— start —

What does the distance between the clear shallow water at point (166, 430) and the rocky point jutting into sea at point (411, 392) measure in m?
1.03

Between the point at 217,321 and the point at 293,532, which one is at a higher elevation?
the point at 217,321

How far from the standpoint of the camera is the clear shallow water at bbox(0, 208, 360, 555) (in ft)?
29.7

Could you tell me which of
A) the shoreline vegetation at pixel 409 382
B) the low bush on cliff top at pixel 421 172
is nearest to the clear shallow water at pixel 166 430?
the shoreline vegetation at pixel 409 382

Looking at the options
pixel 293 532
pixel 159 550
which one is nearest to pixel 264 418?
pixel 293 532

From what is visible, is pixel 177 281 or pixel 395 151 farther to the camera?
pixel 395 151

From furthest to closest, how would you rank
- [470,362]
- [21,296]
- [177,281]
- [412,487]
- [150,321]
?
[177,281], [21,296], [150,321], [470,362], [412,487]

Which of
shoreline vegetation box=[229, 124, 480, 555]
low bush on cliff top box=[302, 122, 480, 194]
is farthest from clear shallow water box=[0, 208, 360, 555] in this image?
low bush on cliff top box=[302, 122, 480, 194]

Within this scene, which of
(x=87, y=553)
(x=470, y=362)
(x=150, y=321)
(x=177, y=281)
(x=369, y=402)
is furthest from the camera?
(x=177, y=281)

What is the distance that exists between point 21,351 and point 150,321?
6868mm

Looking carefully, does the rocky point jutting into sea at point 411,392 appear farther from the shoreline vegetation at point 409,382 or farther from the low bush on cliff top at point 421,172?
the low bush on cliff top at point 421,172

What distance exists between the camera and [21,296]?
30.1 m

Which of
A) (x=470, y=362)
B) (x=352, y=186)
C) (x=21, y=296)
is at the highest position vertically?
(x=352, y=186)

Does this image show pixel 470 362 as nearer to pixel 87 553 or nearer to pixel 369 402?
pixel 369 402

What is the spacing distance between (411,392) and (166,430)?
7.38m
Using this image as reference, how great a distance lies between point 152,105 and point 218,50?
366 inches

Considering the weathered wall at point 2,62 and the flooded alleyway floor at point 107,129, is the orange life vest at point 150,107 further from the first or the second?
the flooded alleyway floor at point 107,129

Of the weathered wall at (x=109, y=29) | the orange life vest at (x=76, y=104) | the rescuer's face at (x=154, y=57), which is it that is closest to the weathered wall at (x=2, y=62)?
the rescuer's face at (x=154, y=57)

— end —
— start —

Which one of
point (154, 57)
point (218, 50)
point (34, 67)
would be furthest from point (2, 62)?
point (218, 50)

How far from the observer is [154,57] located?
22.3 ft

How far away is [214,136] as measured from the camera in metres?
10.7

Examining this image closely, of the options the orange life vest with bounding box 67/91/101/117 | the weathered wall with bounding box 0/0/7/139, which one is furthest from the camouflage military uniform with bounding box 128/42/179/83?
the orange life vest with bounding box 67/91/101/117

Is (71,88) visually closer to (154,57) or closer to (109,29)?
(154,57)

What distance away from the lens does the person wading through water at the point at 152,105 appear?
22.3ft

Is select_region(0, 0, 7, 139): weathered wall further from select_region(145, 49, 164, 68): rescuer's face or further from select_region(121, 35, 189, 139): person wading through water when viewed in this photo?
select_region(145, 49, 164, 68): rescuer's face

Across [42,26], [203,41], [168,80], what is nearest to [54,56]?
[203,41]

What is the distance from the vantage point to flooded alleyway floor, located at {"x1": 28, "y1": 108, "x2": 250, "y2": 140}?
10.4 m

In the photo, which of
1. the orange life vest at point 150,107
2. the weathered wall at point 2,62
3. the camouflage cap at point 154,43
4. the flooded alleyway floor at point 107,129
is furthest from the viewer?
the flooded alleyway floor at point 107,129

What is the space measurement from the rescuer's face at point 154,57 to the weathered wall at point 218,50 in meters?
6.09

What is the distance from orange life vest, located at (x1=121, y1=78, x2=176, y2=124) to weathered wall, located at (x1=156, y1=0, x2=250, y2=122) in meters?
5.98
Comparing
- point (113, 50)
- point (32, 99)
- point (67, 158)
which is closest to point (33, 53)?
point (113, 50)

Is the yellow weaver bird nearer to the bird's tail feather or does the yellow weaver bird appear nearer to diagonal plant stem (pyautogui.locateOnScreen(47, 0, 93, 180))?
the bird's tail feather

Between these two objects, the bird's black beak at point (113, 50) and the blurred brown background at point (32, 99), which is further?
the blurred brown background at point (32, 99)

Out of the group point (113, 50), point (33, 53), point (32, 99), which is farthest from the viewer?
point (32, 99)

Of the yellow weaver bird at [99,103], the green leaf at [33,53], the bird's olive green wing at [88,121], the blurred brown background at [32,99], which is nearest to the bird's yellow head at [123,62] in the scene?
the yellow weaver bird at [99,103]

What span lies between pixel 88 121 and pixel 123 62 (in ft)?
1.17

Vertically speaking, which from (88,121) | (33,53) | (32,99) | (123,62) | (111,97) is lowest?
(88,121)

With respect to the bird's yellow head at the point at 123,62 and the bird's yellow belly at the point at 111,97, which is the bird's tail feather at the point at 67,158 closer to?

— end —
— start —

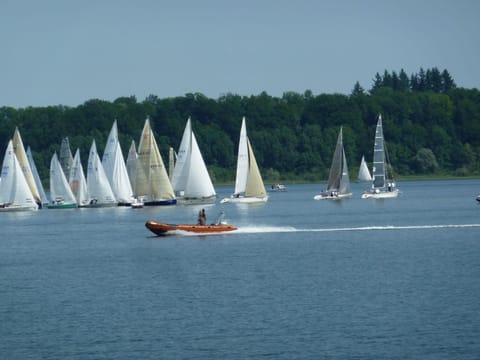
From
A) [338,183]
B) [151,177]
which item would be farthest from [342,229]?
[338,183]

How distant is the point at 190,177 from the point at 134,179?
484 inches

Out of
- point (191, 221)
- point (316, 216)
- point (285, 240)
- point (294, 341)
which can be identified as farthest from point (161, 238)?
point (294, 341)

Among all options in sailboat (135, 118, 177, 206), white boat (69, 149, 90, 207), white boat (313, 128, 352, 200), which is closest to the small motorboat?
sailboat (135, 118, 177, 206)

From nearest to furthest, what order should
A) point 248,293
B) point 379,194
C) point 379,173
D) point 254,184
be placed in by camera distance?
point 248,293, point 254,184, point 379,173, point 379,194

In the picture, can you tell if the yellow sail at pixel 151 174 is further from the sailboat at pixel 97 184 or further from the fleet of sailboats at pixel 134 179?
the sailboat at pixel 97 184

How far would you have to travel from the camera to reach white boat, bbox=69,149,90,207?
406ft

— end —

▸ **Description of the task**
List every line in the items above that contains the string "sailboat".

▸ **Complete response**
Among all options in sailboat (135, 118, 177, 206), white boat (69, 149, 90, 207), white boat (313, 128, 352, 200), which is closest to the small motorboat?
sailboat (135, 118, 177, 206)
In the picture, can you tell if the yellow sail at pixel 151 174 is further from the sailboat at pixel 97 184 or further from the fleet of sailboats at pixel 134 179?
the sailboat at pixel 97 184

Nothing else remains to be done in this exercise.